LuckyLucky · #6 06-09-2007, 02:33 PM

Thanks that made perfect sense to me.

pzhon · #7 06-09-2007, 02:34 PM

[ QUOTE ]

You have a 3 table, 30 person tournament and the top 6 people get paid. The tables are numbered 1, 2 and 3. Assuming that there is no skill difference, what are the chances of at least one person from table 1 making it to the money.

[/ QUOTE ]
This is not a simple problem unless you make unrealistic assumptions. There isn't enough information.

Others have assumed that equal skill means that the players are not only equally likely to place first, but that other places do not depend on the locations of the players who finish first. This is unrealistic. If a player right next to you is accumulating chips en route to winning, this decreases your chance to place second. It should be more likely that at least one player from table 1 finishes in the money than that at least one player cashes from a random list of 6 players.

Vertical Taco · #8 06-09-2007, 02:55 PM

[ QUOTE ]
[ QUOTE ]

You have a 3 table, 30 person tournament and the top 6 people get paid. The tables are numbered 1, 2 and 3. Assuming that there is no skill difference, what are the chances of at least one person from table 1 making it to the money.

[/ QUOTE ]
This is not a simple problem unless you make unrealistic assumptions. There isn't enough information.

Others have assumed that equal skill means that the players are not only equally likely to place first, but that other places do not depend on the locations of the players who finish first. This is unrealistic. If a player right next to you is accumulating chips en route to winning, this decreases your chance to place second. It should be more likely that at least one player from table 1 finishes in the money than that at least one player cashes from a random list of 6 players.

[/ QUOTE ]

I believe that Lucky is simply trying to determine the probability of one player from table 1 making the money. Lets assume 6 players out of the 30 are selected at random without any poker being played - what are the odds of a player from table one being 'selected'?

I believe that might be a logical way of removing any extenuating circumstance such as chip accumulation.

LuckyLucky · #9 06-09-2007, 03:34 PM

Yeah, that's what I wanted to know. The real life question I'm trying to answer is a 30 person tournament with 10 women playing. I'm betting that one woman will make the money and I wanted to know the odds of that happening. And now I do. Thanks. Thread over.

AaronBrown · #10 06-12-2007, 03:18 PM

Although LuckyLucky got his answer, I think the original question is interesting for the reason pzhon mentions. I think the actual probability of having no money finishers from table 1 is less than 2% rather than 6.5%.

Think about it this way. The tables play for some period of time until there are 20 or fewer players left and the organizers break one table up. At that time, there could be as few as one or as many as ten survivors from table 1, but they will share 1/3 of the chips between them.
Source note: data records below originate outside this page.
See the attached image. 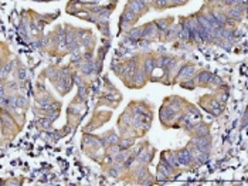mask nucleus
Here are the masks:
<instances>
[{
    "instance_id": "8",
    "label": "nucleus",
    "mask_w": 248,
    "mask_h": 186,
    "mask_svg": "<svg viewBox=\"0 0 248 186\" xmlns=\"http://www.w3.org/2000/svg\"><path fill=\"white\" fill-rule=\"evenodd\" d=\"M3 95H4V87L0 85V97H3Z\"/></svg>"
},
{
    "instance_id": "3",
    "label": "nucleus",
    "mask_w": 248,
    "mask_h": 186,
    "mask_svg": "<svg viewBox=\"0 0 248 186\" xmlns=\"http://www.w3.org/2000/svg\"><path fill=\"white\" fill-rule=\"evenodd\" d=\"M10 70H12V64H7V66H4L3 68H0V78H2V80L7 78V75H9V73H10Z\"/></svg>"
},
{
    "instance_id": "1",
    "label": "nucleus",
    "mask_w": 248,
    "mask_h": 186,
    "mask_svg": "<svg viewBox=\"0 0 248 186\" xmlns=\"http://www.w3.org/2000/svg\"><path fill=\"white\" fill-rule=\"evenodd\" d=\"M177 161H179V165L187 166L191 162V152L189 151V149H183L182 152H179Z\"/></svg>"
},
{
    "instance_id": "2",
    "label": "nucleus",
    "mask_w": 248,
    "mask_h": 186,
    "mask_svg": "<svg viewBox=\"0 0 248 186\" xmlns=\"http://www.w3.org/2000/svg\"><path fill=\"white\" fill-rule=\"evenodd\" d=\"M193 73H194V68H193V67H184V68L180 71L179 75H180L182 78H186V77H191Z\"/></svg>"
},
{
    "instance_id": "5",
    "label": "nucleus",
    "mask_w": 248,
    "mask_h": 186,
    "mask_svg": "<svg viewBox=\"0 0 248 186\" xmlns=\"http://www.w3.org/2000/svg\"><path fill=\"white\" fill-rule=\"evenodd\" d=\"M50 124H51V121L47 118V120H40V121H37V125L40 127V128H43V129H47V128H50Z\"/></svg>"
},
{
    "instance_id": "6",
    "label": "nucleus",
    "mask_w": 248,
    "mask_h": 186,
    "mask_svg": "<svg viewBox=\"0 0 248 186\" xmlns=\"http://www.w3.org/2000/svg\"><path fill=\"white\" fill-rule=\"evenodd\" d=\"M152 70H153V61L152 60H148V61H146V71L150 73Z\"/></svg>"
},
{
    "instance_id": "7",
    "label": "nucleus",
    "mask_w": 248,
    "mask_h": 186,
    "mask_svg": "<svg viewBox=\"0 0 248 186\" xmlns=\"http://www.w3.org/2000/svg\"><path fill=\"white\" fill-rule=\"evenodd\" d=\"M17 75H19V80H24V78H26V71H24V68H20V70H19V73H17Z\"/></svg>"
},
{
    "instance_id": "4",
    "label": "nucleus",
    "mask_w": 248,
    "mask_h": 186,
    "mask_svg": "<svg viewBox=\"0 0 248 186\" xmlns=\"http://www.w3.org/2000/svg\"><path fill=\"white\" fill-rule=\"evenodd\" d=\"M228 16L232 17V19H238V17L241 16V10H240V7H238V6H236L234 9H231V10L228 12Z\"/></svg>"
}]
</instances>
At this point, the chance that the winner comes from original table 2 or 3 is 2/3. The chance that the second place finisher comes from original table 2 or 3, given that the winner did, is roughly 2/3 minus the expected proportion of chips held at time of breakup by the eventual winner. In effect WhiteWolf's calculation assumes the amount to subtract is 1/30, but it has to be greater than that. WhiteWolf is computing the probability as of the beginning of the tournament, which ignores the fact that money must stay within table 1 until at least ten players are eliminated from the tournament.
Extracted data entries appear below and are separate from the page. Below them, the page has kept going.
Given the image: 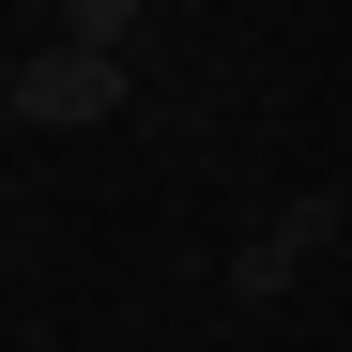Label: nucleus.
Listing matches in <instances>:
<instances>
[{
    "label": "nucleus",
    "instance_id": "nucleus-3",
    "mask_svg": "<svg viewBox=\"0 0 352 352\" xmlns=\"http://www.w3.org/2000/svg\"><path fill=\"white\" fill-rule=\"evenodd\" d=\"M138 31H153V0H62V46H107V62H123Z\"/></svg>",
    "mask_w": 352,
    "mask_h": 352
},
{
    "label": "nucleus",
    "instance_id": "nucleus-1",
    "mask_svg": "<svg viewBox=\"0 0 352 352\" xmlns=\"http://www.w3.org/2000/svg\"><path fill=\"white\" fill-rule=\"evenodd\" d=\"M123 92H138V77L107 62V46H31V62L0 77V107H16V123H107Z\"/></svg>",
    "mask_w": 352,
    "mask_h": 352
},
{
    "label": "nucleus",
    "instance_id": "nucleus-2",
    "mask_svg": "<svg viewBox=\"0 0 352 352\" xmlns=\"http://www.w3.org/2000/svg\"><path fill=\"white\" fill-rule=\"evenodd\" d=\"M322 245H337V199H276V214L245 230V245H230V307H276V291L307 276Z\"/></svg>",
    "mask_w": 352,
    "mask_h": 352
}]
</instances>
The chance that the third place finisher comes from the original tables 2 or 3, given that the first two finishers did, is roughly 2/3 minus the expected combined proportion of the chips held by the first two finishers. And so on through the first six.

Even this calculation overestimates the chance because 2 times in 3 table 1 is preserved after the breakup (assuming the tournament organizers choose to break up the smallest table).

Making some reasonable guesses for the chip stack distribution at time of break up, I get about a 1.3% chance that no original table 1 player will finish among the top six.